The Canadian spies, white supremacists and South African secret agents affair…

This all started three days ago with a blog about a Canadian striptease club called Le Strip.

Life seemed so simple then.

Yesterday’s follow-up blog was titled: THE NOT-SO SIMPLE TALE OF A CANADIAN STRIP CLUB AND TERRORISM IN THE 1980s.

It was about David Hughes, who worked as a doorman/cashier/DJ at Le Strip 1982-1994… and as a trainman on the Canadian Pacific Railway system 1986-2019…  and as a ‘Confidential Informant’ for the Ontario Provincial Police… and for CSIS (the Canadian Security Intelligence Service) around that time.

Now take a big breath…

BOSS, (the apartheid South African government’s Bureau of State Security 1969-1980) enters the story…

In yesterday’s blog about David Hughes’ undercover work in Canada, he said:

“Grant Bristow’s meeting with Max French at Le Strip was arranged by me… At the time, Grant was a Confidential Informant for CSIS (which I also had a indirect role in creating).”

So, obviously, I asked about this role.

He replied:


The role I am referring to is how Grant Bristow came to the attention of CSIS and ended up becoming a CI for them.  It was as a result of his recruitment by the South African embassy in Toronto (around 1984?) to provide intelligence on ANC (African National Congress) personnel in the city who were organizing protests against the apartheid regime in South Africa at the time.

Grant had met a couple of the South African embassy’s “diplomatic staff” (BOSS agents, no doubt) and parlayed his friendship and knowledge of my serving in the Rhodesian Army in 1979/80 into a job offer from them to provide information that would assist the South Africans in their battle against the ANC.

At the time Grant was working for Kuehne+Nagel in Toronto… One of the services they offered back in the 1980s/1990s was private investigators (who were required to be licensed under Provincial legislation) to ferret out employee theft and fraud.

They had contracts with Canada Post to provide security services at the Gateway Postal sorting facility and Grant spent a lot of time there doing undercover work for the security company in addition to his part time work as a DJ at Le Strip. 

Kuehne+Nagel was where (I think?) he got his first taste of undercover work which was to stand him in good stead when he began to act as a CI for CSIS. He had a unique personality trait that I think helped ingratiate him into whatever role was required of him at the time. His personality could be demure as a sheepdog or as brash and bombastic as a WWE wrestler calling out his opponent in the ring combined with a chameleon like ability to instantly blend into whatever social environment he was enmeshed in at the moment.

◆ **EXTRACTED INFORMATION**
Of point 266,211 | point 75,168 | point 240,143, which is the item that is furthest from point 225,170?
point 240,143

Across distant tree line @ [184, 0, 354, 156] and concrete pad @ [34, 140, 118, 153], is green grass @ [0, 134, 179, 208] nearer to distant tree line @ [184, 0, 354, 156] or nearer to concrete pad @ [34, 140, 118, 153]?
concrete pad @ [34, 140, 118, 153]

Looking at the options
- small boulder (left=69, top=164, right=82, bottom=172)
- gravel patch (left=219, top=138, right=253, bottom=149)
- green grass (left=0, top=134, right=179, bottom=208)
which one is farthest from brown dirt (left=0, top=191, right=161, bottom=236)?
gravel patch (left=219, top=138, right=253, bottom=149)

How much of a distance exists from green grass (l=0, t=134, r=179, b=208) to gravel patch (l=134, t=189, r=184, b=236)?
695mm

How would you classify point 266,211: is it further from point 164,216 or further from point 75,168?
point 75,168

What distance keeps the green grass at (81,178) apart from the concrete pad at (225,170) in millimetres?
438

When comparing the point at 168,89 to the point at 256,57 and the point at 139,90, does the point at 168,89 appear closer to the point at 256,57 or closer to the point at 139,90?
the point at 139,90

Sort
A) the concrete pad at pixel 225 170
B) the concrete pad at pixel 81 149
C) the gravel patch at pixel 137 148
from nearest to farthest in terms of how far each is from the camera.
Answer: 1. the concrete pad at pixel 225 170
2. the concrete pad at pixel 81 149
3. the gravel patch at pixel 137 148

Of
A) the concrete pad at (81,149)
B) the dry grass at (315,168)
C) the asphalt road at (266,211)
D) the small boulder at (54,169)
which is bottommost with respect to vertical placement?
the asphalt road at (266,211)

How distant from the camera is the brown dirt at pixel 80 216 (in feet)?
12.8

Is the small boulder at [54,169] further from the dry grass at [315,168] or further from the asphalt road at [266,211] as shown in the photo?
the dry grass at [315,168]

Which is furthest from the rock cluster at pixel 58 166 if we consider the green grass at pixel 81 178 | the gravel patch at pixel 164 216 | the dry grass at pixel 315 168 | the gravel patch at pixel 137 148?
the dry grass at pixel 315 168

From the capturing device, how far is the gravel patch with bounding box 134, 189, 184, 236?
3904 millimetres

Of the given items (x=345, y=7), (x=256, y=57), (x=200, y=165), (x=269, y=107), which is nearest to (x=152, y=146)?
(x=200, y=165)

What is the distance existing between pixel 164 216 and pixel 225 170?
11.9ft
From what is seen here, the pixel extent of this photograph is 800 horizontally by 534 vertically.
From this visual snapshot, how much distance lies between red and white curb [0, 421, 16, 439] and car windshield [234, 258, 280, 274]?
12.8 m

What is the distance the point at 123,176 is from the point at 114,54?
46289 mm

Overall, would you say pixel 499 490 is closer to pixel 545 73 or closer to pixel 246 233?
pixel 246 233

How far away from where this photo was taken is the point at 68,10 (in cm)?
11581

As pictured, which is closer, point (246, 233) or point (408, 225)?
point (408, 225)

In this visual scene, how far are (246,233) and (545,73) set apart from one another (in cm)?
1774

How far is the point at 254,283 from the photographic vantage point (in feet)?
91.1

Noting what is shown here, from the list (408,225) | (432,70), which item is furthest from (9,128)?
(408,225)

◆ **TASKS TO CARRY OUT**
A - Please set down the Le Strip blog excerpt word for word between "Grant had met" and "theft and fraud.", inclusive.
B - Pick up the Le Strip blog excerpt after its final sentence and carry it on.

◆ **TASK-BY-TASK OUTPUTS**
A -
Grant had met a couple of the South African embassy’s “diplomatic staff” (BOSS agents, no doubt) and parlayed his friendship and knowledge of my serving in the Rhodesian Army in 1979/80 into a job offer from them to provide information that would assist the South Africans in their battle against the ANC.

At the time Grant was working for Kuehne+Nagel in Toronto… One of the services they offered back in the 1980s/1990s was private investigators (who were required to be licensed under Provincial legislation) to ferret out employee theft and fraud.

B -
He managed to gather a handful of  would-be security staff into his plan and out of the blue one day called me up and asked if I would give his ‘recruits’ a lecture on the ANC.

I agreed and about a half dozen of ‘Grant’s Gaggle’ showed up at my apartment one weekend. I spent the next hour or so giving them the benefit of what I knew about the ANC as a result of my experiences in Rhodesia/Zimbabwe in 1979/80… which, honestly, wasn’t really much.

Grant was a little vague about exactly what he was up to… I could not figure out whether what he was telling me about the South Africans was legitimate or not.

Through all of this, though, Grant attracted the attention of CSIS and they managed to turn him into a CI and he began working against the interests of the South African Embassy in Toronto and gave CSIS information which ultimately led to the expulsion of a number of the South African diplomatic staff for “activities inconsistent with their diplomatic status”.

All of this occurred before his recruitment into the white supremacist neo-Nazi Heritage Front (see previous blog) and activities as a CSIS spy in that group for several years in what was called by CSIS, “OP Governor”.

When Grant’s role was exposed by the Toronto Sun in the mid-1990s, a public outcry led the Conservative Government of the time to convene an inquiry by the Security Intelligence Review Committee into the matter.

I gave in-camera testimony at the committee and their report, titled The Heritage Front Affair, under the Chairmanship of the Right Honorable Val Meredith ultimately determined that CSIS (while testing the limits of what was appropriate for the agency) acted within the limits of their mandate under the law and that Grant Bristow had performed an act of great benefit to his country and its citizens.

A conclusion that, in my opinion, was entirely correct.

Of course, Grant was given a new identity by CSIS and spirited to an unknown location somewhere in Canada where he was paid for the services he had rendered to the Government of Canada as a CSIS spy.

For me, life went on as normal and I worked often with Max French at CP Rail until I transferred to the London Division in 1998 and spent the remainder of my career working out of that terminal. Oftentimes I would run a train to Toronto and see Max in passing. In all of that time he never indicated that he suspected me during our association.

To this day, unless he reads this blog, I wonder if he ever did…

PS – I attach a photo of me back in those days…much better than the AI pic you created yesterday.

…and also one of me in the Rhodesian Army. 


HOLD ON! HOLD ON!… “One of me in the Rhodesian Army”… ???

(…AND THE ANSWER IS HERE…)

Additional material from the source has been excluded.